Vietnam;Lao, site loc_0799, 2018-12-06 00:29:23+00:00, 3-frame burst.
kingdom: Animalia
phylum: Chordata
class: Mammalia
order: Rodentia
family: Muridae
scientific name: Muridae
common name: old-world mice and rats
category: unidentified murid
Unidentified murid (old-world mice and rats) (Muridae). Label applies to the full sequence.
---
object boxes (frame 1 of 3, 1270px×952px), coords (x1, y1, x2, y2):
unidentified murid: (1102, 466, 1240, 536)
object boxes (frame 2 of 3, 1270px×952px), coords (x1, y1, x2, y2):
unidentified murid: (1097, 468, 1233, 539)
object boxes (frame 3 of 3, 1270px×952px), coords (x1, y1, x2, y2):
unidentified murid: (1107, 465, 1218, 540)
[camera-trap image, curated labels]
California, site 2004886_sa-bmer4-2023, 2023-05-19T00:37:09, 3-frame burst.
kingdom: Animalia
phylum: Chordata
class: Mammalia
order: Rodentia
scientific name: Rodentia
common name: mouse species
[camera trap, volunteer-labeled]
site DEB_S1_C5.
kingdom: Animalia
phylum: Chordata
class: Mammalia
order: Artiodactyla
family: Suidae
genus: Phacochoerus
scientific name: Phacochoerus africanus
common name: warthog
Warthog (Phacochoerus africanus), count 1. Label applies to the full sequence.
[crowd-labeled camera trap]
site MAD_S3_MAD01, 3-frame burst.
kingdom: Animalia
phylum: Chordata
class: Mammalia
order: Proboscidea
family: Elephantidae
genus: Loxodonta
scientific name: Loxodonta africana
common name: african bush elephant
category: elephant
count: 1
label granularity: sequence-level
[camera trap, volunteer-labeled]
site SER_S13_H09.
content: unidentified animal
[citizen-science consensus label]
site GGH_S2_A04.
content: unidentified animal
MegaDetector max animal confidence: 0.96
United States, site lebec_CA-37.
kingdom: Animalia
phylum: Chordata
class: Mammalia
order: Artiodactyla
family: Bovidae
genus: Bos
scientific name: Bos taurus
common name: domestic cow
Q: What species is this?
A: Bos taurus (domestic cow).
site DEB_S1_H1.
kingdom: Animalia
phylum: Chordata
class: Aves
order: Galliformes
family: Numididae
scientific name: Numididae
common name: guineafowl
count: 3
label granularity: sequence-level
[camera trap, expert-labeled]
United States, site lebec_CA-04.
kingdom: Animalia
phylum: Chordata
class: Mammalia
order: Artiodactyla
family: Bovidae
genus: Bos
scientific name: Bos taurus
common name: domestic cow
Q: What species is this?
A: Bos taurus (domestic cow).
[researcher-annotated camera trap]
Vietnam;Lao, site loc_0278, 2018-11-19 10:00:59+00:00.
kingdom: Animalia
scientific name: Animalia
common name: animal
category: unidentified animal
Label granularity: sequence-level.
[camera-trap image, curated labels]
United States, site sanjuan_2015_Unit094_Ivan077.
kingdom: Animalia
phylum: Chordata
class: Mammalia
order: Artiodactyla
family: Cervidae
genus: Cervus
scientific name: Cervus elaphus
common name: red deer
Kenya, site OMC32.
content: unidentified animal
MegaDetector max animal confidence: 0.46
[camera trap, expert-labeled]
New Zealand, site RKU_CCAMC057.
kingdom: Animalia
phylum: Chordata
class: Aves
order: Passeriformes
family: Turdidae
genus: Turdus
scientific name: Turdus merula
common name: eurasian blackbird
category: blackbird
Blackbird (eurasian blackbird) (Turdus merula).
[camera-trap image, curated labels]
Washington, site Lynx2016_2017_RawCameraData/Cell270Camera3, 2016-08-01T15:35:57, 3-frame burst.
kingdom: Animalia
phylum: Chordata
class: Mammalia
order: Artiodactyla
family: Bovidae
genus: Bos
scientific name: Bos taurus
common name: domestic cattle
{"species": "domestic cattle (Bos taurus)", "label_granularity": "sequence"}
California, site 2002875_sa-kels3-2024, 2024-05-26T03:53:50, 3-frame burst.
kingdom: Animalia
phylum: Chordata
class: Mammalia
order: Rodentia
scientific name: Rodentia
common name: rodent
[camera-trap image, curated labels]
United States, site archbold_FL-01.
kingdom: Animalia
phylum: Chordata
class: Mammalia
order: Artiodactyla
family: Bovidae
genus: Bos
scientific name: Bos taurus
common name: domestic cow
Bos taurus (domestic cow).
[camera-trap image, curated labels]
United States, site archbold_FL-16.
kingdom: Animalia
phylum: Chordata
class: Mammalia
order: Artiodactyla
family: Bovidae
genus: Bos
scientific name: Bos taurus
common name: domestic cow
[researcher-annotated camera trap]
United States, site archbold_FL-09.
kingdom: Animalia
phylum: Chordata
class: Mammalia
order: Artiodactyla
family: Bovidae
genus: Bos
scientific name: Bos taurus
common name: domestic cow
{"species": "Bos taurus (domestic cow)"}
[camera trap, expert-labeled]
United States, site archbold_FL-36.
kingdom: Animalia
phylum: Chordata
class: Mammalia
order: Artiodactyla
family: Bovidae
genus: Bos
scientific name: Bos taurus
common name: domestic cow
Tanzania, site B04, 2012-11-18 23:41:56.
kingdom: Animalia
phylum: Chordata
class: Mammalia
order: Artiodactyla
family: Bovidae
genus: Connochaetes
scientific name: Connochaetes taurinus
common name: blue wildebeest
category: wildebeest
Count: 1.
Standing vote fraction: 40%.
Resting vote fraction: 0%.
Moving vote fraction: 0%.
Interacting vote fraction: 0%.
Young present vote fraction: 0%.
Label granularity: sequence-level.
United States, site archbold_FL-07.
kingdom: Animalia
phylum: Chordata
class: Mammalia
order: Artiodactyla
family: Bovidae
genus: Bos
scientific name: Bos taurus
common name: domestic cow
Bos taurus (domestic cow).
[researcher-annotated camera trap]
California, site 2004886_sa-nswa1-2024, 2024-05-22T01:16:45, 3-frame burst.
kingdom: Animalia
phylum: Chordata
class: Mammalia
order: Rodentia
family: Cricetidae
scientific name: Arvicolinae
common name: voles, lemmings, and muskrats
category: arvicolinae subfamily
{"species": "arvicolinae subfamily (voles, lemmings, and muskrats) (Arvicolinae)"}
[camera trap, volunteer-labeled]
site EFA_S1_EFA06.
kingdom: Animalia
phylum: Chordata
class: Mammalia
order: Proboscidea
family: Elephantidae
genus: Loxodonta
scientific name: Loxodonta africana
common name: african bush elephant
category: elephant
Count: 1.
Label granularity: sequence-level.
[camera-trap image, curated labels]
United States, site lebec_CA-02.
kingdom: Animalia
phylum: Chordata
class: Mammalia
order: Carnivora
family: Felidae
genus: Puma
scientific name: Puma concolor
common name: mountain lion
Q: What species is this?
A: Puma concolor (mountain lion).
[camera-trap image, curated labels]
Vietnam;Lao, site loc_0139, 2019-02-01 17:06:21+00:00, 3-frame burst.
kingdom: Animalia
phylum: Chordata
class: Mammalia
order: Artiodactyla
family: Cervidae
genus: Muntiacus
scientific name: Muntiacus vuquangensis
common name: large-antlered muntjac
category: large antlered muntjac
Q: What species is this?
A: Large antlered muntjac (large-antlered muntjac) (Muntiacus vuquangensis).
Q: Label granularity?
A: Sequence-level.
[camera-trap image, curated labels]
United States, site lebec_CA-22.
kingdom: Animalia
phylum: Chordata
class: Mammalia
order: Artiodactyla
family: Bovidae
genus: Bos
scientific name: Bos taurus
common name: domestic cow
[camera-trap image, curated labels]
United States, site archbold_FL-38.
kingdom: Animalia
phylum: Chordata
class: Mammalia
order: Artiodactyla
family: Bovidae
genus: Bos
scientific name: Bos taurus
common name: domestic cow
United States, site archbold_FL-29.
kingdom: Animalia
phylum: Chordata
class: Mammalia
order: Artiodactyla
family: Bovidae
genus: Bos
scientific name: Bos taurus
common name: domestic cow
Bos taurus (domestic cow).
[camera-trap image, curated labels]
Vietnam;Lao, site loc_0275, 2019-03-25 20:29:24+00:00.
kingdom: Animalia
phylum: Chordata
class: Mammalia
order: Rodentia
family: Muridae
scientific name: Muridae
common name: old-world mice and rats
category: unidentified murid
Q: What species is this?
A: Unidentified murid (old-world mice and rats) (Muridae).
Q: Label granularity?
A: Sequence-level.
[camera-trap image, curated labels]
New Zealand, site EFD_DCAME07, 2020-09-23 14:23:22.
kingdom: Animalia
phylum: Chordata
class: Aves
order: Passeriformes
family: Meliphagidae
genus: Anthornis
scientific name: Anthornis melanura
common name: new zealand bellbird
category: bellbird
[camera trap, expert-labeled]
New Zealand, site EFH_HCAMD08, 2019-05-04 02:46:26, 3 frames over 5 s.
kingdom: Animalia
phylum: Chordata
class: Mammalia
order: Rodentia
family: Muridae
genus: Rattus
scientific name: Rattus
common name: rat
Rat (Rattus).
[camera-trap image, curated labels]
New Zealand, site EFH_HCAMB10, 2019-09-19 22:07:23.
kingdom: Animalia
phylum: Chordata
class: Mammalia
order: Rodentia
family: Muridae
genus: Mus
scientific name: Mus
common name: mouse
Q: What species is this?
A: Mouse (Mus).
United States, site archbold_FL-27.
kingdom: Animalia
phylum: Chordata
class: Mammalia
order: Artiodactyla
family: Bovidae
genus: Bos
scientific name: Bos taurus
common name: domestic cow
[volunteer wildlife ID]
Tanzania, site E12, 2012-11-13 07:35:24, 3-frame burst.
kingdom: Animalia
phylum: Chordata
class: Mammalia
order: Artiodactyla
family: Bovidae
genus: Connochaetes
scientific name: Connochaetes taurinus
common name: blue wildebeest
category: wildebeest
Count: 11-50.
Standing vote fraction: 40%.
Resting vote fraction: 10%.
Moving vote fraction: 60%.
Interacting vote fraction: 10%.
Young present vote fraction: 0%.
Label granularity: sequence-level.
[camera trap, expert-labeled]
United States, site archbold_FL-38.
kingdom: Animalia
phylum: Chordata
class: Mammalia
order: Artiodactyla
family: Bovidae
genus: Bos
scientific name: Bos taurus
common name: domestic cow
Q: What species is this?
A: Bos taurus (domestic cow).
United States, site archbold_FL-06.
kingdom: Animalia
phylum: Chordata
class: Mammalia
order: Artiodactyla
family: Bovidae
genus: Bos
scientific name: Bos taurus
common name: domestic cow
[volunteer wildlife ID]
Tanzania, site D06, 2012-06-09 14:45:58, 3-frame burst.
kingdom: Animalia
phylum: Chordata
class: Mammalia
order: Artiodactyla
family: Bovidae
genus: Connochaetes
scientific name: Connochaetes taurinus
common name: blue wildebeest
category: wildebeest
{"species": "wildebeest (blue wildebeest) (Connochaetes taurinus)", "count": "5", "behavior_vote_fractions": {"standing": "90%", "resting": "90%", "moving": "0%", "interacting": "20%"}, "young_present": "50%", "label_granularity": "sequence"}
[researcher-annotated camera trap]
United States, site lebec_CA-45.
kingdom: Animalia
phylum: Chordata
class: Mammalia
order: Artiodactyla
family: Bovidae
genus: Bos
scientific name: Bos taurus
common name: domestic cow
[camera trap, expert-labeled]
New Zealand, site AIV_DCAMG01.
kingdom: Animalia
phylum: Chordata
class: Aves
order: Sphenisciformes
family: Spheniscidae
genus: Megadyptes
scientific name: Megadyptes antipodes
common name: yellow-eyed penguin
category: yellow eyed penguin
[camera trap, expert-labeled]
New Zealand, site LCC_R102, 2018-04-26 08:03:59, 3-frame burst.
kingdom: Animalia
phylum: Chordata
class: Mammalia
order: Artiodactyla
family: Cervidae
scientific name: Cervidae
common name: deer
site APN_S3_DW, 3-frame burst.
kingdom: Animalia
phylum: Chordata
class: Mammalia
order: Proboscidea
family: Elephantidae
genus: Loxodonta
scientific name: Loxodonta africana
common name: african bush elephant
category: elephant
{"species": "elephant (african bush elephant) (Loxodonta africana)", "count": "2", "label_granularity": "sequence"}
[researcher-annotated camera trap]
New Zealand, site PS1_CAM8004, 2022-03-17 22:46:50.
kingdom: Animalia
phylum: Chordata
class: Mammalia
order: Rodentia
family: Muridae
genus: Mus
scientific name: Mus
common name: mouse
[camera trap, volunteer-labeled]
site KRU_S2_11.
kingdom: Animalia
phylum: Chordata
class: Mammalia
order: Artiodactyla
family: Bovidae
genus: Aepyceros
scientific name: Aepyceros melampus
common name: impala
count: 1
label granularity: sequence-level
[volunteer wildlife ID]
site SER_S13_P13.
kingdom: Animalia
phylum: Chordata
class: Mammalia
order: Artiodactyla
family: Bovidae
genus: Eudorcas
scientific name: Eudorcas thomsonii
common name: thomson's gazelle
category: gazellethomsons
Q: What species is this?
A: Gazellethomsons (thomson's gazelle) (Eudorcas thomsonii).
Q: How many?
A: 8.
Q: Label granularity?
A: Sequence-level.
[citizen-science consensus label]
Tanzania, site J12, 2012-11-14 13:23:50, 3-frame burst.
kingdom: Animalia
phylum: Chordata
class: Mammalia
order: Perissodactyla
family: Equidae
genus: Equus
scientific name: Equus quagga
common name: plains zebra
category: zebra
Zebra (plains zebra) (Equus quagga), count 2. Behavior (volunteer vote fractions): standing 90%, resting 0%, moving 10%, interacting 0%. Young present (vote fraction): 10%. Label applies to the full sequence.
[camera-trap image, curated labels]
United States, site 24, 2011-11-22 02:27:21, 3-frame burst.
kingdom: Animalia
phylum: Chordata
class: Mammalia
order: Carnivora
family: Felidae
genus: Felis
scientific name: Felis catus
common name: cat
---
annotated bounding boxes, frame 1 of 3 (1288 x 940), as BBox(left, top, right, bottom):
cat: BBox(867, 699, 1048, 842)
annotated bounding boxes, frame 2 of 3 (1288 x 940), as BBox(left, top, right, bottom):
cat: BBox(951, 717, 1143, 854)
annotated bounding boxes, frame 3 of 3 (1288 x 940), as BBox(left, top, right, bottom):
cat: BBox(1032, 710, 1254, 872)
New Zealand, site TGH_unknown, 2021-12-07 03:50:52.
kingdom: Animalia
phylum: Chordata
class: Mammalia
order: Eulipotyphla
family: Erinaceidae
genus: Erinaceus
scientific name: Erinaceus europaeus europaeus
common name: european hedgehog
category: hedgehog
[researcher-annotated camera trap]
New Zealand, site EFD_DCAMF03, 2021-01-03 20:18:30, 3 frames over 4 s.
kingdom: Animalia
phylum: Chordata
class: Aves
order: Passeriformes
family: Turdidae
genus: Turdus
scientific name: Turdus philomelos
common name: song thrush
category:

— Work instruction —
Above is a listing; print exactly its lines from the one with "scientific name: Cervidae" through the one with "genus: Felis", and no other lines.

— Reply to the exercise —
scientific name: Cervidae
common name: deer
site APN_S3_DW, 3-frame burst.
kingdom: Animalia
phylum: Chordata
class: Mammalia
order: Proboscidea
family: Elephantidae
genus: Loxodonta
scientific name: Loxodonta africana
common name: african bush elephant
category: elephant
{"species": "elephant (african bush elephant) (Loxodonta africana)", "count": "2", "label_granularity": "sequence"}
[researcher-annotated camera trap]
New Zealand, site PS1_CAM8004, 2022-03-17 22:46:50.
kingdom: Animalia
phylum: Chordata
class: Mammalia
order: Rodentia
family: Muridae
genus: Mus
scientific name: Mus
common name: mouse
[camera trap, volunteer-labeled]
site KRU_S2_11.
kingdom: Animalia
phylum: Chordata
class: Mammalia
order: Artiodactyla
family: Bovidae
genus: Aepyceros
scientific name: Aepyceros melampus
common name: impala
count: 1
label granularity: sequence-level
[volunteer wildlife ID]
site SER_S13_P13.
kingdom: Animalia
phylum: Chordata
class: Mammalia
order: Artiodactyla
family: Bovidae
genus: Eudorcas
scientific name: Eudorcas thomsonii
common name: thomson's gazelle
category: gazellethomsons
Q: What species is this?
A: Gazellethomsons (thomson's gazelle) (Eudorcas thomsonii).
Q: How many?
A: 8.
Q: Label granularity?
A: Sequence-level.
[citizen-science consensus label]
Tanzania, site J12, 2012-11-14 13:23:50, 3-frame burst.
kingdom: Animalia
phylum: Chordata
class: Mammalia
order: Perissodactyla
family: Equidae
genus: Equus
scientific name: Equus quagga
common name: plains zebra
category: zebra
Zebra (plains zebra) (Equus quagga), count 2. Behavior (volunteer vote fractions): standing 90%, resting 0%, moving 10%, interacting 0%. Young present (vote fraction): 10%. Label applies to the full sequence.
[camera-trap image, curated labels]
United States, site 24, 2011-11-22 02:27:21, 3-frame burst.
kingdom: Animalia
phylum: Chordata
class: Mammalia
order: Carnivora
family: Felidae
genus: Felis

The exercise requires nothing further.